Categories
geek programming windows

find and delete duplicate files with just Powershell

... analog computer!

Consider this. You have the same files with different file names spread out over a bunch of folders. If you are on a recent Windows machine, Powershell is all you need to get out of that mess and delete the duplicates.
This also means you get to do this from the command line which makes it extra l33t.

Cool. Let’s get started.

ls *.* -recurse | get-filehash | group -property hash | where { $_.count -gt 1 } 
| % { $_.group | select -skip 1 } | del

Bam!
You’re done.

Alright. Here’s what going on in detail:

ls *.* -recurse             # get all files in the current folder and all subfolders
get-filehash                # calculate the file hash for all files
group -property hash        # group them by the hash value
where { $_.count -gt 1 }    # select those groups with more than 1 item
% {                         # for all groups
    $_.group |              # output the group content, which are the files
    select -skip 1          # select all but the first file 
   }                        # (we don't want to delete all of them right?)
del                         # delete the file

If you want to experiment with this I’d recommend you to change the last del command with something safer, like echo which just prints out the file or by adding the -WhatIf parameter so simulate a delete.

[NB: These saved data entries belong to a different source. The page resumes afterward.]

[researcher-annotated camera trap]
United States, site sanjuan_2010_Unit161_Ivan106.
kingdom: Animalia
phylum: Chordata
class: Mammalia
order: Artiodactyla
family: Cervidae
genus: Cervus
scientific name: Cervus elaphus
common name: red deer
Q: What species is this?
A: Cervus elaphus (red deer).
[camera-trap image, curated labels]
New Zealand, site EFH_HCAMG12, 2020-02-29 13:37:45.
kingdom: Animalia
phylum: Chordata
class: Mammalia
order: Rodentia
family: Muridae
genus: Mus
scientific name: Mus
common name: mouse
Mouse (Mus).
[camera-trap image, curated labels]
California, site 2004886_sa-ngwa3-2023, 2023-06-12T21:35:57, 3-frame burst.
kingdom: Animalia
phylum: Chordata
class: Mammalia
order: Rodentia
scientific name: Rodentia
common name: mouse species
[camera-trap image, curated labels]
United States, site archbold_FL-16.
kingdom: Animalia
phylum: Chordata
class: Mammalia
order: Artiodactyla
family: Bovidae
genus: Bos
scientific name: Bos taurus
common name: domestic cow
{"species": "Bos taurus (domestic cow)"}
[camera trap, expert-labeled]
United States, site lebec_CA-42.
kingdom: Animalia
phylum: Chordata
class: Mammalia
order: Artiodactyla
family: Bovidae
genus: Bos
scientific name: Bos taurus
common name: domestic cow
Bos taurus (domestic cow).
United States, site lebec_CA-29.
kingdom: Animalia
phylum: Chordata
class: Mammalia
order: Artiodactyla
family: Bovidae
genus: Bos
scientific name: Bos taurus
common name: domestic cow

Oh yeah, **DISCLAIMER**. Don’t just randomly copy past Powershell code and execute it on your machine if you don’t know what you are doing. Certainly if it’s deleting files like the example above. You might end up deleting more than you bargained for.  :)

Photo by James Vaughan, cc-licensed.

36 replies on “find and delete duplicate files with just Powershell”

Nice! A clever trick to skip hashing files that won’t have a duplicate anyway. This will be easier than hashing only part of the file, as you mentioned before, and will speed things up considerably, I bet.

this is my way that just checks for files with equal size that are more than one.
It also can handle file names that contain ‘square bracket’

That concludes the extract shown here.